- _Exercise aim_
Using the material below, print a verbatim copy of every line from the one containing "Maxi-Cosi 100–150 см (1 фото из 3)" through the one containing "Eleganter V-förmiger Titanstahlring", inclusive, and omit the pictures.

- _Source material_
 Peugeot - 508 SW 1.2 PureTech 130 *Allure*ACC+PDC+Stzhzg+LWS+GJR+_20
==
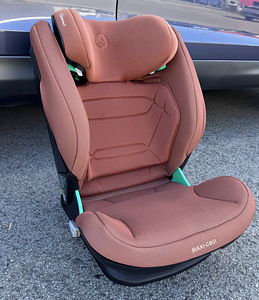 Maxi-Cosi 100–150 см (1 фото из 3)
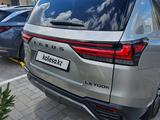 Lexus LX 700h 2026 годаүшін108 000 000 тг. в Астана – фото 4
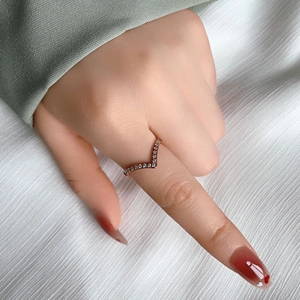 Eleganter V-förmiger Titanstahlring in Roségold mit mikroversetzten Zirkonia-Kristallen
...
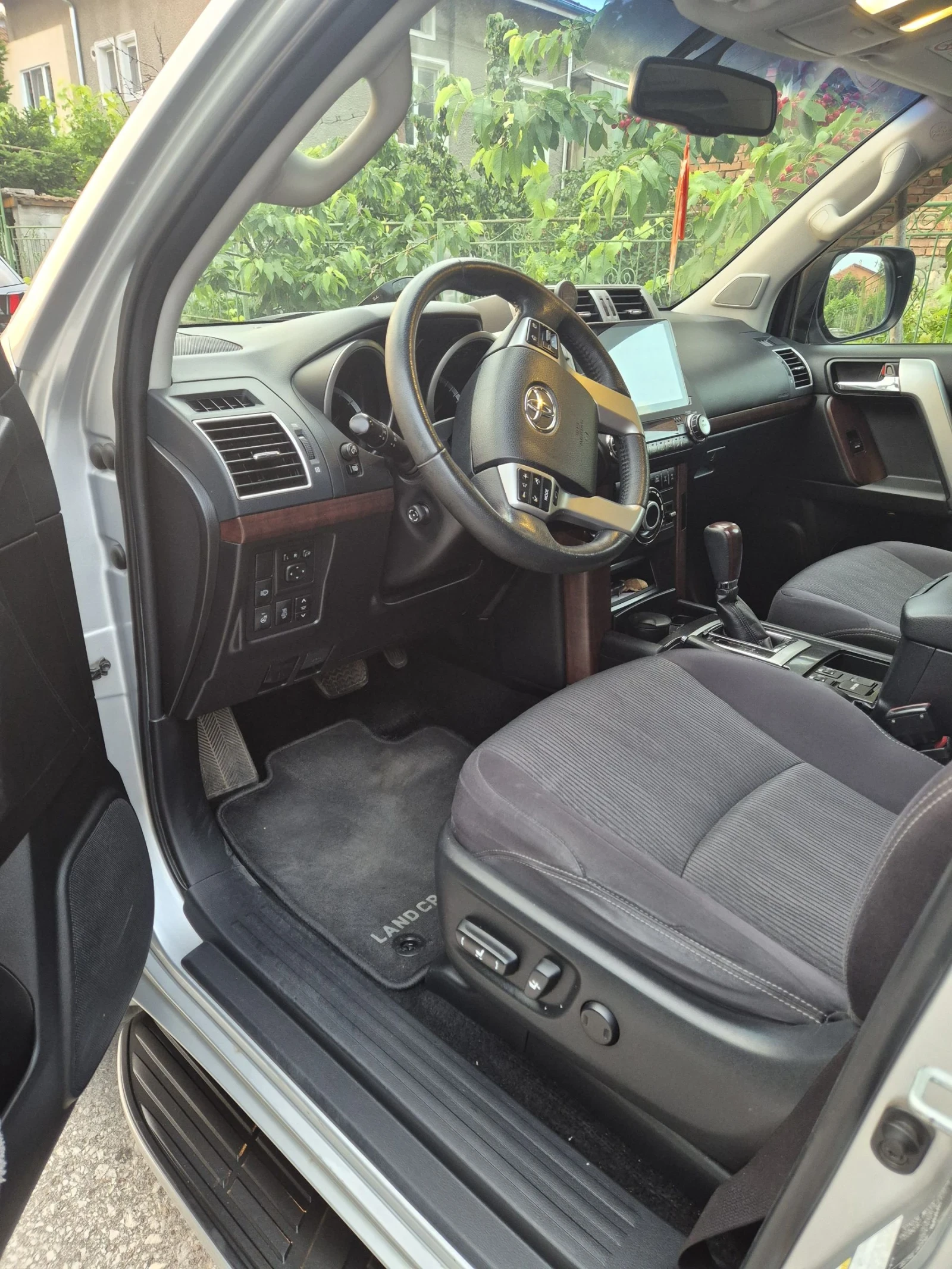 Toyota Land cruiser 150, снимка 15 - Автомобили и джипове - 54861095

- _Exercise answer_
 Maxi-Cosi 100–150 см (1 фото из 3)
 Lexus LX 700h 2026 годаүшін108 000 000 тг. в Астана – фото 4
 Eleganter V-förmiger Titanstahlring in Roségold mit mikroversetzten Zirkonia-Kristallen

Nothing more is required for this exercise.